[TRY IT] All the data should come back exactly as it was given.

[PROVIDED RECORDS]
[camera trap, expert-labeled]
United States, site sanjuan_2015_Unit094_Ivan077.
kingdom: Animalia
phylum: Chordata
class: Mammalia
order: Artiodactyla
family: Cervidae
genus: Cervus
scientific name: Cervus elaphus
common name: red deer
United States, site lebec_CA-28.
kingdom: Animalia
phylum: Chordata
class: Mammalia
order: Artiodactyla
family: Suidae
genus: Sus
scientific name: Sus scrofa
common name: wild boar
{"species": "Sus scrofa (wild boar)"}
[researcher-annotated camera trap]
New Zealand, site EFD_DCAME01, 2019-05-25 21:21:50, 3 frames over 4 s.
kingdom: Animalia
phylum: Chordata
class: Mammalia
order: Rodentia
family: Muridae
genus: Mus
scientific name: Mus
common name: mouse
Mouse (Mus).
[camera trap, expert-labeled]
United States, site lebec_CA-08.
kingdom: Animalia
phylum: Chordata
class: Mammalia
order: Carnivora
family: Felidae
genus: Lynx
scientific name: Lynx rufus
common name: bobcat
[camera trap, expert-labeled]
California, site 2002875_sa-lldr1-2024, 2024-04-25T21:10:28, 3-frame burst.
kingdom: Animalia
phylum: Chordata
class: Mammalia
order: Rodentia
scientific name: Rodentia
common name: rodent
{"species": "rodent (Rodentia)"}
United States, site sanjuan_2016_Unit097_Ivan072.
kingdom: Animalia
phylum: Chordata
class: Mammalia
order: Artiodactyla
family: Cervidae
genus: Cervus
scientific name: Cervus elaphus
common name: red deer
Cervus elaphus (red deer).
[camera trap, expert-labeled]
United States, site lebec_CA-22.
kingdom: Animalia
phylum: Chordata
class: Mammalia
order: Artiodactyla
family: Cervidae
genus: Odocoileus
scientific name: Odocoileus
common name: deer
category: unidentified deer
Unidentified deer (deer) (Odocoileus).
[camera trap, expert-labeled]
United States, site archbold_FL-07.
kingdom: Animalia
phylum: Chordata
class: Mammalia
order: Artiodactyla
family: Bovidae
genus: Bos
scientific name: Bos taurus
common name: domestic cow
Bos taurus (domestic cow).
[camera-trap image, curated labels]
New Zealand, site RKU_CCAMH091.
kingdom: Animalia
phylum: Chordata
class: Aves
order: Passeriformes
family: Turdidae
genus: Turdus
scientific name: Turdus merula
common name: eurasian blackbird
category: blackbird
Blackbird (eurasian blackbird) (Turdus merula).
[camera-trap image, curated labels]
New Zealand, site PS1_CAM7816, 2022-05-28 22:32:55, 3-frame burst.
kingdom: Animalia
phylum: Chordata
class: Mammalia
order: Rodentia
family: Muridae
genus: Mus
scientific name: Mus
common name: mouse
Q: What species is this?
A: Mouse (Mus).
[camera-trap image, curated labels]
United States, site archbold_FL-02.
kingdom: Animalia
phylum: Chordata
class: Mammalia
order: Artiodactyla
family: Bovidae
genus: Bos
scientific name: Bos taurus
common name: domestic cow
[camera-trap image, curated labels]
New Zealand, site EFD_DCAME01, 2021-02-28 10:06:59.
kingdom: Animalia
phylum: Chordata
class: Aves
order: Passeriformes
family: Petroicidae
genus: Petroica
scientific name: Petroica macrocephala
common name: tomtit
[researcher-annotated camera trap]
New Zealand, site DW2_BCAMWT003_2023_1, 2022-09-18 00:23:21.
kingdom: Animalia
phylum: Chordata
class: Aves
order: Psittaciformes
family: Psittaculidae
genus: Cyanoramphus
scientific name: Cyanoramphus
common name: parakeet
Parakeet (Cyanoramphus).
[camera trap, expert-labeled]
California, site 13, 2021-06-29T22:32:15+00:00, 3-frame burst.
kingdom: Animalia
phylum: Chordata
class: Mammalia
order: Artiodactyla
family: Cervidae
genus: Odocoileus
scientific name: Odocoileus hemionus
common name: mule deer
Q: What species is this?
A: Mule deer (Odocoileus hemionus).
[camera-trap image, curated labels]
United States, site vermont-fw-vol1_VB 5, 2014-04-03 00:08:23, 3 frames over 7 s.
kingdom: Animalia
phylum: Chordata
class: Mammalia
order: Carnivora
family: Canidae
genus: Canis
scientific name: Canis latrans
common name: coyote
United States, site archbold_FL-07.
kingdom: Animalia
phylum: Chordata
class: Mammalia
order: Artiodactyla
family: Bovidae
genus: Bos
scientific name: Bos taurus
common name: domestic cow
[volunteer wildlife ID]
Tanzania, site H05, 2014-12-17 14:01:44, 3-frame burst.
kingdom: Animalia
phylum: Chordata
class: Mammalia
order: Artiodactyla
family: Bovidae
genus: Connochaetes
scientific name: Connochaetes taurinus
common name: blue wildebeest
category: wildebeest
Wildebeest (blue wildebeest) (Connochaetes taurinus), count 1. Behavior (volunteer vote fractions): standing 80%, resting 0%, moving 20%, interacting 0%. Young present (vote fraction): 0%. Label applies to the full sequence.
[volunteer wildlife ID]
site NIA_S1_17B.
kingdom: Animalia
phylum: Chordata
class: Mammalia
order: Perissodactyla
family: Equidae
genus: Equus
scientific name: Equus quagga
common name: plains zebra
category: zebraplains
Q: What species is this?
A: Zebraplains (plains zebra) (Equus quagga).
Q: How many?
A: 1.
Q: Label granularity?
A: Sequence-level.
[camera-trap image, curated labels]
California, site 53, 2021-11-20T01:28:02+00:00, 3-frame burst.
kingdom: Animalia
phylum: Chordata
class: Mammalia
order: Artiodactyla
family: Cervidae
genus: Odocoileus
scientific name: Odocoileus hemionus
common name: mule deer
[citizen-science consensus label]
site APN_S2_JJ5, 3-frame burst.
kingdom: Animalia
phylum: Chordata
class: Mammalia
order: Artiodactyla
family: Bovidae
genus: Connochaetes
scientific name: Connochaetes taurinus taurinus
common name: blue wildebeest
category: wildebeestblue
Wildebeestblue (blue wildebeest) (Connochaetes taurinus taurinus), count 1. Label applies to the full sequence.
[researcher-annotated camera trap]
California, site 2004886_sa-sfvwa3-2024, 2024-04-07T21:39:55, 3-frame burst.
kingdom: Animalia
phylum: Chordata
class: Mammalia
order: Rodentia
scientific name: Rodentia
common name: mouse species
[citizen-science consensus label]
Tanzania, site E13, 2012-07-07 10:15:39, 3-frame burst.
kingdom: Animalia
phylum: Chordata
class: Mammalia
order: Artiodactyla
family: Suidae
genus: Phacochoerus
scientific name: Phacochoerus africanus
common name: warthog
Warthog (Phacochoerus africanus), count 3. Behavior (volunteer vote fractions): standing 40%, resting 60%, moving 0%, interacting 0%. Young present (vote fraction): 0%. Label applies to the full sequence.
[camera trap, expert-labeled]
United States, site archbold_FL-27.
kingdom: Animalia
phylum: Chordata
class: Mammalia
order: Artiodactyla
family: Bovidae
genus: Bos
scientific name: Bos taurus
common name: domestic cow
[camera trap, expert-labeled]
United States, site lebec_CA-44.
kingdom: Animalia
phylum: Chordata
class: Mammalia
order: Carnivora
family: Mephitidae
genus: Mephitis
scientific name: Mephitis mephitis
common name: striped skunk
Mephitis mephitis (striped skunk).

[ANSWER TO THIS PROBLEM]
[camera trap, expert-labeled]
United States, site sanjuan_2015_Unit094_Ivan077.
kingdom: Animalia
phylum: Chordata
class: Mammalia
order: Artiodactyla
family: Cervidae
genus: Cervus
scientific name: Cervus elaphus
common name: red deer
United States, site lebec_CA-28.
kingdom: Animalia
phylum: Chordata
class: Mammalia
order: Artiodactyla
family: Suidae
genus: Sus
scientific name: Sus scrofa
common name: wild boar
{"species": "Sus scrofa (wild boar)"}
[researcher-annotated camera trap]
New Zealand, site EFD_DCAME01, 2019-05-25 21:21:50, 3 frames over 4 s.
kingdom: Animalia
phylum: Chordata
class: Mammalia
order: Rodentia
family: Muridae
genus: Mus
scientific name: Mus
common name: mouse
Mouse (Mus).
[camera trap, expert-labeled]
United States, site lebec_CA-08.
kingdom: Animalia
phylum: Chordata
class: Mammalia
order: Carnivora
family: Felidae
genus: Lynx
scientific name: Lynx rufus
common name: bobcat
[camera trap, expert-labeled]
California, site 2002875_sa-lldr1-2024, 2024-04-25T21:10:28, 3-frame burst.
kingdom: Animalia
phylum: Chordata
class: Mammalia
order: Rodentia
scientific name: Rodentia
common name: rodent
{"species": "rodent (Rodentia)"}
United States, site sanjuan_2016_Unit097_Ivan072.
kingdom: Animalia
phylum: Chordata
class: Mammalia
order: Artiodactyla
family: Cervidae
genus: Cervus
scientific name: Cervus elaphus
common name: red deer
Cervus elaphus (red deer).
[camera trap, expert-labeled]
United States, site lebec_CA-22.
kingdom: Animalia
phylum: Chordata
class: Mammalia
order: Artiodactyla
family: Cervidae
genus: Odocoileus
scientific name: Odocoileus
common name: deer
category: unidentified deer
Unidentified deer (deer) (Odocoileus).
[camera trap, expert-labeled]
United States, site archbold_FL-07.
kingdom: Animalia
phylum: Chordata
class: Mammalia
order: Artiodactyla
family: Bovidae
genus: Bos
scientific name: Bos taurus
common name: domestic cow
Bos taurus (domestic cow).
[camera-trap image, curated labels]
New Zealand, site RKU_CCAMH091.
kingdom: Animalia
phylum: Chordata
class: Aves
order: Passeriformes
family: Turdidae
genus: Turdus
scientific name: Turdus merula
common name: eurasian blackbird
category: blackbird
Blackbird (eurasian blackbird) (Turdus merula).
[camera-trap image, curated labels]
New Zealand, site PS1_CAM7816, 2022-05-28 22:32:55, 3-frame burst.
kingdom: Animalia
phylum: Chordata
class: Mammalia
order: Rodentia
family: Muridae
genus: Mus
scientific name: Mus
common name: mouse
Q: What species is this?
A: Mouse (Mus).
[camera-trap image, curated labels]
United States, site archbold_FL-02.
kingdom: Animalia
phylum: Chordata
class: Mammalia
order: Artiodactyla
family: Bovidae
genus: Bos
scientific name: Bos taurus
common name: domestic cow
[camera-trap image, curated labels]
New Zealand, site EFD_DCAME01, 2021-02-28 10:06:59.
kingdom: Animalia
phylum: Chordata
class: Aves
order: Passeriformes
family: Petroicidae
genus: Petroica
scientific name: Petroica macrocephala
common name: tomtit
[researcher-annotated camera trap]
New Zealand, site DW2_BCAMWT003_2023_1, 2022-09-18 00:23:21.
kingdom: Animalia
phylum: Chordata
class: Aves
order: Psittaciformes
family: Psittaculidae
genus: Cyanoramphus
scientific name: Cyanoramphus
common name: parakeet
Parakeet (Cyanoramphus).
[camera trap, expert-labeled]
California, site 13, 2021-06-29T22:32:15+00:00, 3-frame burst.
kingdom: Animalia
phylum: Chordata
class: Mammalia
order: Artiodactyla
family: Cervidae
genus: Odocoileus
scientific name: Odocoileus hemionus
common name: mule deer
Q: What species is this?
A: Mule deer (Odocoileus hemionus).
[camera-trap image, curated labels]
United States, site vermont-fw-vol1_VB 5, 2014-04-03 00:08:23, 3 frames over 7 s.
kingdom: Animalia
phylum: Chordata
class: Mammalia
order: Carnivora
family: Canidae
genus: Canis
scientific name: Canis latrans
common name: coyote
United States, site archbold_FL-07.
kingdom: Animalia
phylum: Chordata
class: Mammalia
order: Artiodactyla
family: Bovidae
genus: Bos
scientific name: Bos taurus
common name: domestic cow
[volunteer wildlife ID]
Tanzania, site H05, 2014-12-17 14:01:44, 3-frame burst.
kingdom: Animalia
phylum: Chordata
class: Mammalia
order: Artiodactyla
family: Bovidae
genus: Connochaetes
scientific name: Connochaetes taurinus
common name: blue wildebeest
category: wildebeest
Wildebeest (blue wildebeest) (Connochaetes taurinus), count 1. Behavior (volunteer vote fractions): standing 80%, resting 0%, moving 20%, interacting 0%. Young present (vote fraction): 0%. Label applies to the full sequence.
[volunteer wildlife ID]
site NIA_S1_17B.
kingdom: Animalia
phylum: Chordata
class: Mammalia
order: Perissodactyla
family: Equidae
genus: Equus
scientific name: Equus quagga
common name: plains zebra
category: zebraplains
Q: What species is this?
A: Zebraplains (plains zebra) (Equus quagga).
Q: How many?
A: 1.
Q: Label granularity?
A: Sequence-level.
[camera-trap image, curated labels]
California, site 53, 2021-11-20T01:28:02+00:00, 3-frame burst.
kingdom: Animalia
phylum: Chordata
class: Mammalia
order: Artiodactyla
family: Cervidae
genus: Odocoileus
scientific name: Odocoileus hemionus
common name: mule deer
[citizen-science consensus label]
site APN_S2_JJ5, 3-frame burst.
kingdom: Animalia
phylum: Chordata
class: Mammalia
order: Artiodactyla
family: Bovidae
genus: Connochaetes
scientific name: Connochaetes taurinus taurinus
common name: blue wildebeest
category: wildebeestblue
Wildebeestblue (blue wildebeest) (Connochaetes taurinus taurinus), count 1. Label applies to the full sequence.
[researcher-annotated camera trap]
California, site 2004886_sa-sfvwa3-2024, 2024-04-07T21:39:55, 3-frame burst.
kingdom: Animalia
phylum: Chordata
class: Mammalia
order: Rodentia
scientific name: Rodentia
common name: mouse species
[citizen-science consensus label]
Tanzania, site E13, 2012-07-07 10:15:39, 3-frame burst.
kingdom: Animalia
phylum: Chordata
class: Mammalia
order: Artiodactyla
family: Suidae
genus: Phacochoerus
scientific name: Phacochoerus africanus
common name: warthog
Warthog (Phacochoerus africanus), count 3. Behavior (volunteer vote fractions): standing 40%, resting 60%, moving 0%, interacting 0%. Young present (vote fraction): 0%. Label applies to the full sequence.
[camera trap, expert-labeled]
United States, site archbold_FL-27.
kingdom: Animalia
phylum: Chordata
class: Mammalia
order: Artiodactyla
family: Bovidae
genus: Bos
scientific name: Bos taurus
common name: domestic cow
[camera trap, expert-labeled]
United States, site lebec_CA-44.
kingdom: Animalia
phylum: Chordata
class: Mammalia
order: Carnivora
family: Mephitidae
genus: Mephitis
scientific name: Mephitis mephitis
common name: striped skunk
Mephitis mephitis (striped skunk).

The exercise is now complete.